# desperately seeking bland mushy food



## notyermomma (Feb 11, 2014)

I can't believe this! :brickwall: :brickwall:

I caught something that I'm pretty sure is the norovirus about a month ago. I spent a week in bed (which is unusually long for this bug.) But I'm coming into Week Four since my "recovery" and my gut is still really sensitive. I get fatigued very quickly, and even applesauce can send me into a tailspin of nausea and heartburn. I've spoken to a couple other people who've caught this, and they're having the same experience several weeks and months in.

It's frustrating on so many levels - the plans I've had to cancel, the wonderful fall food and beer festivals I'm missing, and all the evenings I'm stuck on the couch. Above all, I really miss food. I can eat, in small increments, and I'm coming to terms with the fact that I'm just going to have to be really strict with myself about eating for the forseeable future. I'm doing beans and (smooshed) tofu for protein, and deliberately cooking all my veggies down to mush.

I'm getting restless eating like a six month old, and I desperately need some creative expression soon or I'll fall off the wagon. Today I'm going to cook all the lovely apples I optimistically purchased at the farmers market the other day.  I also have a recipe for white bean/potato/greens soup. Can anyone offer any other recommendations?


----------



## Davarm (Oct 22, 2011)

When we need a bland meal we boil potatoes, mix in a few well cooked beans then run it through the blender with enough bean/potato "juice" to make it a thin gruel.

As your stomach gets back to normal you can start adding salt, butter or other ingredients to make it taste a little better.

You can boil plain plain white rice down to almost a broth and use it instead of the potatoes for a little verity.


----------



## Woody (Nov 11, 2008)

Sorry to hear.

Have you tried building up your gut bacteria again? Yogurt and pickles have helped me in the past. Not at the same time though LOL!!!

Maybe a container of plain yogurt and them mush some strawberries or another fruit in it. Try a spoonful at a time. Or even just plain?


----------



## Hooch (Jul 22, 2011)

what about adding alittle ginger to stuff?? 


my stomach would be hurting if I ate tofu too...gack! 

7 up and a tortilla works for hangovers...

what about a bland meatloaf...your probably tired cuz your diet is lacking??

90 % lean ground turkey mushed, slow cook it with a few carrots barley and potatoes then once done throw some in a blender to mush it. 

that is my dogs food I make for him..its hardy but easy on his stomach..he's a pukey dog...I eat it when Im lazy too..


----------



## Grimm (Sep 5, 2012)

When the cats get sick I boil rice and chicken for them.
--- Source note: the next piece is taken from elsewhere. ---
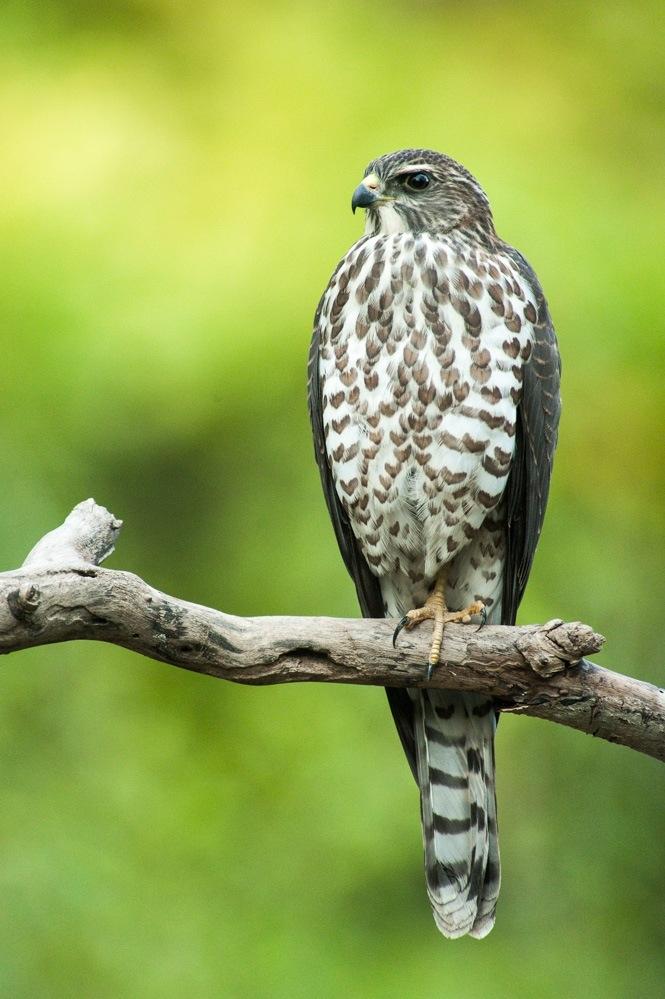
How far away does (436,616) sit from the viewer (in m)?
3.30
You can add some carrots while it cooks then blend it to mush. If you are missing the seasonal foods try a little canned (or over cooked fresh) pumpkin in the mix.

When I get yucky in the tummy I make a blended butternut soup with ginger and drink peppermint tea with it.


----------



## notyermomma (Feb 11, 2014)

Thanks everyone.

My doctor gave me a very pointed introduction to the BRAT diet and I do my best, but it's hard. I start feeling better, celebrate with some Real Food, and knock myself right back down again. The classic re-injury behavior. 
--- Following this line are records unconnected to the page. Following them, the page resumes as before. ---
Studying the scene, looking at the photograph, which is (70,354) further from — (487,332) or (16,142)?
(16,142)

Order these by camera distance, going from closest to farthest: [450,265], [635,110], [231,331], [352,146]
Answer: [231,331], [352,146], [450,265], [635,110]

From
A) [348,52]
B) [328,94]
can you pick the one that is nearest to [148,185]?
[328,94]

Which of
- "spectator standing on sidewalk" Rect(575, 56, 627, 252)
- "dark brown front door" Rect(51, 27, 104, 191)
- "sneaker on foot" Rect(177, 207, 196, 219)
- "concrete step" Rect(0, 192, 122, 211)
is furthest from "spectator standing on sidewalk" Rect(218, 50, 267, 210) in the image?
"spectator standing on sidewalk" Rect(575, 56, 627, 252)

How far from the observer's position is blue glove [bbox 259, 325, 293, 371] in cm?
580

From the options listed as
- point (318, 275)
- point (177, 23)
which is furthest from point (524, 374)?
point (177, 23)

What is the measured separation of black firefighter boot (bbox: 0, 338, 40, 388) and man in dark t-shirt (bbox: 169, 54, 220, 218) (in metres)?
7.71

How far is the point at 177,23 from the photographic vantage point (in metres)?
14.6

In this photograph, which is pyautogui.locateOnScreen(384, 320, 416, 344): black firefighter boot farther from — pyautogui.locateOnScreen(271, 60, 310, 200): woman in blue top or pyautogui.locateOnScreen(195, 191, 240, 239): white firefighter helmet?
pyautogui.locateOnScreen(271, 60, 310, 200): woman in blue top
A couple weeks ago he offered a blood test and I declined, becuz money. I may reconsider. If all that stands between me and a cure is a $15 copay, it would be totally worth it.


----------



## Toffee (Mar 13, 2012)

There is actually a diet you can follow that helps sick people with stomach issues get back on their feet. We have had to do this a few times due to my husband's issues. Basically, rice, water, and bananas. As you get better, add in more things. Keep it as simple as possible and slowly work your way up. His stomach is usually fixed in less than a week.


----------



## Tucker (Jul 15, 2010)

I feel so sorry for you. I've had norovirus twice in my life (the most recent time was 15 months ago) and I've never felt so sick. You get so dehydrated from all the puking and diarrhea - sometimes at the same time as I found out.

I know this may seem counterintuitive but fresh sauerkraut has excellent gut healing properties. When I used to suffer from horrible gut pains, I would drink sauerkraut juice. I could almost feel the calming factor as I drank it from the vitamin U. I make my own sauerkraut which takes 6 weeks but you can buy sauerkraut in the produce section in plastic bags. Don't buy the canned shit - it's nasty and no longer has those good properties.
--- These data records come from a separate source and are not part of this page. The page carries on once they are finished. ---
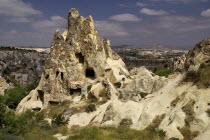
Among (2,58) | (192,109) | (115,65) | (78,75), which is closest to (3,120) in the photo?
(192,109)

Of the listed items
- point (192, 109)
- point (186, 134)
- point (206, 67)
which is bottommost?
point (186, 134)

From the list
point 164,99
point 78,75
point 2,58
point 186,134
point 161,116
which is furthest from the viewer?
point 2,58

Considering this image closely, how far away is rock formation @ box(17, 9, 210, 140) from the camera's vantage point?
A: 55.1 ft

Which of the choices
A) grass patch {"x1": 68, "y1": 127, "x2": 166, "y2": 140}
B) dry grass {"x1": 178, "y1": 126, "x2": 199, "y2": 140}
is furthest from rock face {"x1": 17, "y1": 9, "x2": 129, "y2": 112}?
grass patch {"x1": 68, "y1": 127, "x2": 166, "y2": 140}

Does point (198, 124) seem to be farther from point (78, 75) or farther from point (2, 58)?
point (2, 58)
My hispanic mother-in-law made a dish called Caldo de Res (Beef soup). I adapted it to our tastes by substituting chicken for the beef (I no longer eat meat but I still make it for hubby). I'll post the entire recipe but you can adapt it to your sensitive stomach. If something isn't appealing, don't add it. The soup will still be great. You can see that the recipe is very flexible as I don't give amounts for the veggies.

Boil 2-3 pounds beef (roast or stew) OR a whole chicken OR chicken breast along with salt to taste, a bunch of cilantro, and one whole green apple until the meat is almost cooked. Skim off foam as necessary. When almost cooked, cut up the meat into bite size pieces. Add 1/2 teaspoon onion powder and 1/8th teaspoon garlic powder. Add chunk carrots and 1/4th head of cabbage and cook for about 15 minutes then add diced potatoes, chunked zucchini, and small chunks of corn on the cob. Cook until vegetables are done - about 10-15 minutes. Remove the cilantro before serving.

We always serve this with Mexican rice which is put in the bowl first and then add the soup. Instead of water to make the soup, use chicken or vegetable broth. Substitute one can of tomato sauce for one cup of the broth.

I've made this for a number of friends who are under the weather and it has always been appreciated. I hope you give the sauerkraut a try and feel better soon!


----------



## Tucker (Jul 15, 2010)

Grimm said:


> When I get yucky in the tummy I make a blended butternut soup with ginger and drink peppermint tea with it.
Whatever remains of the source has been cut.